— BEGIN —

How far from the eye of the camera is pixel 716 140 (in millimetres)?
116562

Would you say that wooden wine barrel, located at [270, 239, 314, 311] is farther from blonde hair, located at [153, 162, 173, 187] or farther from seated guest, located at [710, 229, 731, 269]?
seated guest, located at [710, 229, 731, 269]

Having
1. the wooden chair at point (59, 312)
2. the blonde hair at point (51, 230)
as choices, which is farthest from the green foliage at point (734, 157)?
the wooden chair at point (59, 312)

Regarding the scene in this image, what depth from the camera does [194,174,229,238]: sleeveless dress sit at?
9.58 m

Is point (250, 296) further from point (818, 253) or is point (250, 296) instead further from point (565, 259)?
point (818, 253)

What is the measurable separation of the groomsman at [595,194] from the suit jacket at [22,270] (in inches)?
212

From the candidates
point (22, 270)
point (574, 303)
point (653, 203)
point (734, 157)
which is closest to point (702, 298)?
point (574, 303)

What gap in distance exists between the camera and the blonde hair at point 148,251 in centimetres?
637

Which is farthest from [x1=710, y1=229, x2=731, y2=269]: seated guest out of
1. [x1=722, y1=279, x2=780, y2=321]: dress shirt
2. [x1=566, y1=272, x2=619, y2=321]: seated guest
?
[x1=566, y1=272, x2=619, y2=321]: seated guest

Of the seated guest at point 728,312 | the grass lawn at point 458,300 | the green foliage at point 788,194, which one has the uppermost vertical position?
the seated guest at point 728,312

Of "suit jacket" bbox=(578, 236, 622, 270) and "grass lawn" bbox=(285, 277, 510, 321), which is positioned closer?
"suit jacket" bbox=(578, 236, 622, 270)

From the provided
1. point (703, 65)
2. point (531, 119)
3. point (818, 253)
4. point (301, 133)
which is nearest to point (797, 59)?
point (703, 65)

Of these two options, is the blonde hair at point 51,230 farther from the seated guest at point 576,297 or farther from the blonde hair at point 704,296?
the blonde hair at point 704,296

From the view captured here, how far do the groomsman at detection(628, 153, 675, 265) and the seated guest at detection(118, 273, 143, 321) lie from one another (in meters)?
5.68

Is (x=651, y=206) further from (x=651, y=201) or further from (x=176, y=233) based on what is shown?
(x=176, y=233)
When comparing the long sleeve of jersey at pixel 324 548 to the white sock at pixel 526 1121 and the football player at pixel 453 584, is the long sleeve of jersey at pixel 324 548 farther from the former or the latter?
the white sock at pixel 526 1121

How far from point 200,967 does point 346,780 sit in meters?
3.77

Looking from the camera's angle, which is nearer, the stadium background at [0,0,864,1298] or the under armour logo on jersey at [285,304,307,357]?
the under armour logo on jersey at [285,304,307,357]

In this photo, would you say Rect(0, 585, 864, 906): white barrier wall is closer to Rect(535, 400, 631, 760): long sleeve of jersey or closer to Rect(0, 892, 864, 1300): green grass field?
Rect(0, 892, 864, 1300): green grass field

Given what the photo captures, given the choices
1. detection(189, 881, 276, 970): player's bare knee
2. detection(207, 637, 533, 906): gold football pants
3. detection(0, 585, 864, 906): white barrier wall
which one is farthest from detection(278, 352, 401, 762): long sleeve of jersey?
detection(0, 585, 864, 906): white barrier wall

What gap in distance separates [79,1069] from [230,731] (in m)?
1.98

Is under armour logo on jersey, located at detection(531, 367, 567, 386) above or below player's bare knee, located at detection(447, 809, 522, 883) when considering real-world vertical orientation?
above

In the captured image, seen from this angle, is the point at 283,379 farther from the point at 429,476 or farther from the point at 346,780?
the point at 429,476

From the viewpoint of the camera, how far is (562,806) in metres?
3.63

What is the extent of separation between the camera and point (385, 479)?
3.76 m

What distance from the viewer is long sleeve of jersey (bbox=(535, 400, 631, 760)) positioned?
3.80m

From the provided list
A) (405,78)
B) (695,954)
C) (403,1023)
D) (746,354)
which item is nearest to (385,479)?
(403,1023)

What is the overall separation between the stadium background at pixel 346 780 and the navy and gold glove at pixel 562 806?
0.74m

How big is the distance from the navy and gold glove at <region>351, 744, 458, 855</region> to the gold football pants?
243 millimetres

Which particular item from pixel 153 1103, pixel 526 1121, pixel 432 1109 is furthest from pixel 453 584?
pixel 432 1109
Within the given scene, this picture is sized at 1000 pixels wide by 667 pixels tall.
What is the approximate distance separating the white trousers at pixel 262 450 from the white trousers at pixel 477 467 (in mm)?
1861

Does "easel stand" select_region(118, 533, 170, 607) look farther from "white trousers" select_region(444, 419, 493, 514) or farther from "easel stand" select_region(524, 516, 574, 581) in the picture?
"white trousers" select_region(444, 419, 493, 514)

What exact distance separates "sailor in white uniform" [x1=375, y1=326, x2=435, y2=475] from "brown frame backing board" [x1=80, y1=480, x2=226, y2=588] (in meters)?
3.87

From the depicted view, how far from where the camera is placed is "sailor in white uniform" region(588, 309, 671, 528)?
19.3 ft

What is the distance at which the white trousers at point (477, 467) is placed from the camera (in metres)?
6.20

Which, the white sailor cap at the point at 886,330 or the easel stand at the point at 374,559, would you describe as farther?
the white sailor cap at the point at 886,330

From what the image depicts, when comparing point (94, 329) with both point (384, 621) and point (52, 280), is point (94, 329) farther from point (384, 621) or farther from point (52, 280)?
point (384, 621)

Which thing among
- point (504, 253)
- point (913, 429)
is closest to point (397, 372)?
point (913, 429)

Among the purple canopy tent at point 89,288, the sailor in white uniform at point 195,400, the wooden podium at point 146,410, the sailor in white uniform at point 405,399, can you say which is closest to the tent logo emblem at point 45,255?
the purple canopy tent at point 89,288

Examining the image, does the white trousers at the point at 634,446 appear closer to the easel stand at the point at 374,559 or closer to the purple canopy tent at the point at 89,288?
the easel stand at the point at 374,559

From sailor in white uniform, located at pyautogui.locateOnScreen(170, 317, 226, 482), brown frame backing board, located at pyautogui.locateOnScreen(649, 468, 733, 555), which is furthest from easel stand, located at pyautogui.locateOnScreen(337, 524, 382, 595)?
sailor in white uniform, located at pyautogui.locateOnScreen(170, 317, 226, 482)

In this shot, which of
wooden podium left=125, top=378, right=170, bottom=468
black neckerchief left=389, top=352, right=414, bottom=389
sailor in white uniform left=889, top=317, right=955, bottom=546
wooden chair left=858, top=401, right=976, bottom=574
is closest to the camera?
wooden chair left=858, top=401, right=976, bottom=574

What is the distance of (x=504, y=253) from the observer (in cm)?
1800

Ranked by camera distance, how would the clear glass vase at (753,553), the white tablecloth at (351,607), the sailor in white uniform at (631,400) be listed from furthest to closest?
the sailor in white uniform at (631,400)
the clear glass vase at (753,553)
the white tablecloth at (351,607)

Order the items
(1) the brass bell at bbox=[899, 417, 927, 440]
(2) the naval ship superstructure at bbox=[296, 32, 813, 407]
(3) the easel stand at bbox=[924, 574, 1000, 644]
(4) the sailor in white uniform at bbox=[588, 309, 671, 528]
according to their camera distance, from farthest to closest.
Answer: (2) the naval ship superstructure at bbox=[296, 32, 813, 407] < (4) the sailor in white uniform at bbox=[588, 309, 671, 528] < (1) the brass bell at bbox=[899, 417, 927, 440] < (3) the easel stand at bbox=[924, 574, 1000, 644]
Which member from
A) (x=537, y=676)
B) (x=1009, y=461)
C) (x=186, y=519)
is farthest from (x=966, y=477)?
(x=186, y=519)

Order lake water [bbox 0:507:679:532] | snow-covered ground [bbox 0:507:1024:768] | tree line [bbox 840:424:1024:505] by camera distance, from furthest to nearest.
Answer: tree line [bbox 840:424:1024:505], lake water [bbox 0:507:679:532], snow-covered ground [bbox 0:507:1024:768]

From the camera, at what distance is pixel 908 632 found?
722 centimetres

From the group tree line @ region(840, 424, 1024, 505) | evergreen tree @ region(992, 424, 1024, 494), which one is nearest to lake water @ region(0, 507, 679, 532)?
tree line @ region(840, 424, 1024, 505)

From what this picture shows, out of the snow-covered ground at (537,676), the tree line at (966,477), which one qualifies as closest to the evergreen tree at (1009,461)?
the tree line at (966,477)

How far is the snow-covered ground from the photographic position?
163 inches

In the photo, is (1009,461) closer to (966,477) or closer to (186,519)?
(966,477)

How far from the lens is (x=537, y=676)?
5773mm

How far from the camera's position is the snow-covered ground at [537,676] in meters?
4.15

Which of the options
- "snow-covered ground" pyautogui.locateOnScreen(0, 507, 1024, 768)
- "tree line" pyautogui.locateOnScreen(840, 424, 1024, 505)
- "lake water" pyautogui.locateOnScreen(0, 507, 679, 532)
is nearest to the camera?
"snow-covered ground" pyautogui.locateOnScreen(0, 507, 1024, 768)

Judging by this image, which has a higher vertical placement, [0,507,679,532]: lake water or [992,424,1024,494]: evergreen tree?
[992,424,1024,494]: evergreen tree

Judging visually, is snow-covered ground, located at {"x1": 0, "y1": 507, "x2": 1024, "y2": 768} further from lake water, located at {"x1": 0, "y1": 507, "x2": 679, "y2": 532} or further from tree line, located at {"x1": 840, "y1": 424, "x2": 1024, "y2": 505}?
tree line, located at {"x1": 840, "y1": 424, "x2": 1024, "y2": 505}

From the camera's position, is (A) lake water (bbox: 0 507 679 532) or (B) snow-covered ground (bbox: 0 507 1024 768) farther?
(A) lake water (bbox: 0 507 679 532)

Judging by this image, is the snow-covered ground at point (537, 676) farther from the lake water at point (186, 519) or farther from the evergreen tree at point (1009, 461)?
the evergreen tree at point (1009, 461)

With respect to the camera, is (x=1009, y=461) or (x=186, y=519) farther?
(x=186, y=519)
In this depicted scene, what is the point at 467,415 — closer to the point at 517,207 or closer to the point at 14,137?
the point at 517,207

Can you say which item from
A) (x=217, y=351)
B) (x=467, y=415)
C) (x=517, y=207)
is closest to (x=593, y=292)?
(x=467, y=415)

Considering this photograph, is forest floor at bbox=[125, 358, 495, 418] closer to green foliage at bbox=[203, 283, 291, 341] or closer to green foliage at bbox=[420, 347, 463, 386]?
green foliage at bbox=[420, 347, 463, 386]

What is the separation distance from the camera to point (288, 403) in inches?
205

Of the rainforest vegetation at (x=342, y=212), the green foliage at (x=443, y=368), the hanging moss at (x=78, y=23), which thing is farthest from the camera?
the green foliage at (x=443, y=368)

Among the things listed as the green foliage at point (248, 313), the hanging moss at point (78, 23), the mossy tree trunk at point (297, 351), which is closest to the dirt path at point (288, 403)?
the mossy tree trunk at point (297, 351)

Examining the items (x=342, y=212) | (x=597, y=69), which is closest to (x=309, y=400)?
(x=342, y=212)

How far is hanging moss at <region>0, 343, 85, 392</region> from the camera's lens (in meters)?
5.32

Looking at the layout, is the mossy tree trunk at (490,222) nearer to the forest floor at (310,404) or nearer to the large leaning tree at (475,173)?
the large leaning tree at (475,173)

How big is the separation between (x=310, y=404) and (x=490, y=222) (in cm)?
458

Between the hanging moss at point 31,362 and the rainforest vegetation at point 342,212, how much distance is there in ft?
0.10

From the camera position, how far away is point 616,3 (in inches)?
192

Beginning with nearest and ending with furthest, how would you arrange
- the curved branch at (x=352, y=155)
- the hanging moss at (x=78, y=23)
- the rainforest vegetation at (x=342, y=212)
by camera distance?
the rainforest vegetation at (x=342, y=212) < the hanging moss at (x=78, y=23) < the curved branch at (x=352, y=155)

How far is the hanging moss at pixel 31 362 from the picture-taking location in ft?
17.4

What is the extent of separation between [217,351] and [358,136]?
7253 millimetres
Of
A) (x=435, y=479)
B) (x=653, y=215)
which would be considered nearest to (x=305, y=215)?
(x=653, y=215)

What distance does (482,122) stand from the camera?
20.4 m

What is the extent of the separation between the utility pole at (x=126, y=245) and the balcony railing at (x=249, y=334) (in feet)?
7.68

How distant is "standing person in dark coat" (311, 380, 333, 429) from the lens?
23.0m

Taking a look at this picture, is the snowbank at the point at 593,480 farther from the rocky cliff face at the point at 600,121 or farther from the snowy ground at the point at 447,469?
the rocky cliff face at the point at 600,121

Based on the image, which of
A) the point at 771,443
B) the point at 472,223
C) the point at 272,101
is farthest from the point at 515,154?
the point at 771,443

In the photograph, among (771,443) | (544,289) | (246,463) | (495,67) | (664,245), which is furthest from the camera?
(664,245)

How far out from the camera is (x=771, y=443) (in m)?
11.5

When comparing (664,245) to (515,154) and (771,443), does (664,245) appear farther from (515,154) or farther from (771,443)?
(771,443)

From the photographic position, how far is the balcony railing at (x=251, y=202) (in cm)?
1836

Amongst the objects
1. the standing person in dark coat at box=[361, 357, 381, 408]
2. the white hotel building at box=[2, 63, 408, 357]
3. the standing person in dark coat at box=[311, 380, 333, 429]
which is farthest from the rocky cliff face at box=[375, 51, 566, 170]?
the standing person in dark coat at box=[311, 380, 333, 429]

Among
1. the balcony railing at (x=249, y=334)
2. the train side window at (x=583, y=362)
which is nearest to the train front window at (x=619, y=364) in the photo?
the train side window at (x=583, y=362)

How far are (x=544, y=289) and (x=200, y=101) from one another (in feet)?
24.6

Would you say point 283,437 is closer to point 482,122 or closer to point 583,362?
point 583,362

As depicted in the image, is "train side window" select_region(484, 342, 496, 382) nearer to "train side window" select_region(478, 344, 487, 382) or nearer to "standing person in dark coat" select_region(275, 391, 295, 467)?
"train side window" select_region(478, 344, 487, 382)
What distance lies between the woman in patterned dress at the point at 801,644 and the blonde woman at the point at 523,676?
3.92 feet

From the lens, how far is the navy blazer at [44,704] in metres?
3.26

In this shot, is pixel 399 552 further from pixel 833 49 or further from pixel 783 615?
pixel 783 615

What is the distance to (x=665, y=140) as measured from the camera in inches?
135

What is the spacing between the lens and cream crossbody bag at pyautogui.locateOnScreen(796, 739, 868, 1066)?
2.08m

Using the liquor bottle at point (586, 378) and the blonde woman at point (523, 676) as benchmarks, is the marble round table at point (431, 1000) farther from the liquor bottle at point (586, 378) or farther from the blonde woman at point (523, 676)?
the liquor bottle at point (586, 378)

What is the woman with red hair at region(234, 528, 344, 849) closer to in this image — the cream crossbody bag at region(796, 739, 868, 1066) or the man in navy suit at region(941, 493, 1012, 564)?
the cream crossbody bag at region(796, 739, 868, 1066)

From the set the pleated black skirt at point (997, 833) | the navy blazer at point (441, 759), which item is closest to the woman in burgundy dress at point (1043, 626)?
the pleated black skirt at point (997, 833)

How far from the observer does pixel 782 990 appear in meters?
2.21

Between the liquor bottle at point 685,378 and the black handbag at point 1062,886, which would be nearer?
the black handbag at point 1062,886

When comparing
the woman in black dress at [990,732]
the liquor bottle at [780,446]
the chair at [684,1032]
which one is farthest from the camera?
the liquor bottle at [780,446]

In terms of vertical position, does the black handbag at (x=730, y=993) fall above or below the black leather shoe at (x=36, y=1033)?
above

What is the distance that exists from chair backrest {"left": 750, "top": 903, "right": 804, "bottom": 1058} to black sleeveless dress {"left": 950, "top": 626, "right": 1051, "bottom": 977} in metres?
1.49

— END —

■ Exercise objective:
Give the lines from the one containing "From the set" through the end of the entries again, exactly as written and with no other lines.

■ Exercise response:
From the set the pleated black skirt at point (997, 833) | the navy blazer at point (441, 759), which item is closest to the woman in burgundy dress at point (1043, 626)?
the pleated black skirt at point (997, 833)

How far from the observer does pixel 782 990 appear in meters?
2.21

Between the liquor bottle at point 685,378 and the black handbag at point 1062,886, which would be nearer?
the black handbag at point 1062,886

When comparing
the woman in black dress at [990,732]
the liquor bottle at [780,446]
the chair at [684,1032]
which one is farthest from the camera?
the liquor bottle at [780,446]

In terms of vertical position, does the black handbag at (x=730, y=993) fall above or below the black leather shoe at (x=36, y=1033)?
above

What is the distance that exists from chair backrest {"left": 750, "top": 903, "right": 804, "bottom": 1058} to black sleeveless dress {"left": 950, "top": 626, "right": 1051, "bottom": 977} in metres?
1.49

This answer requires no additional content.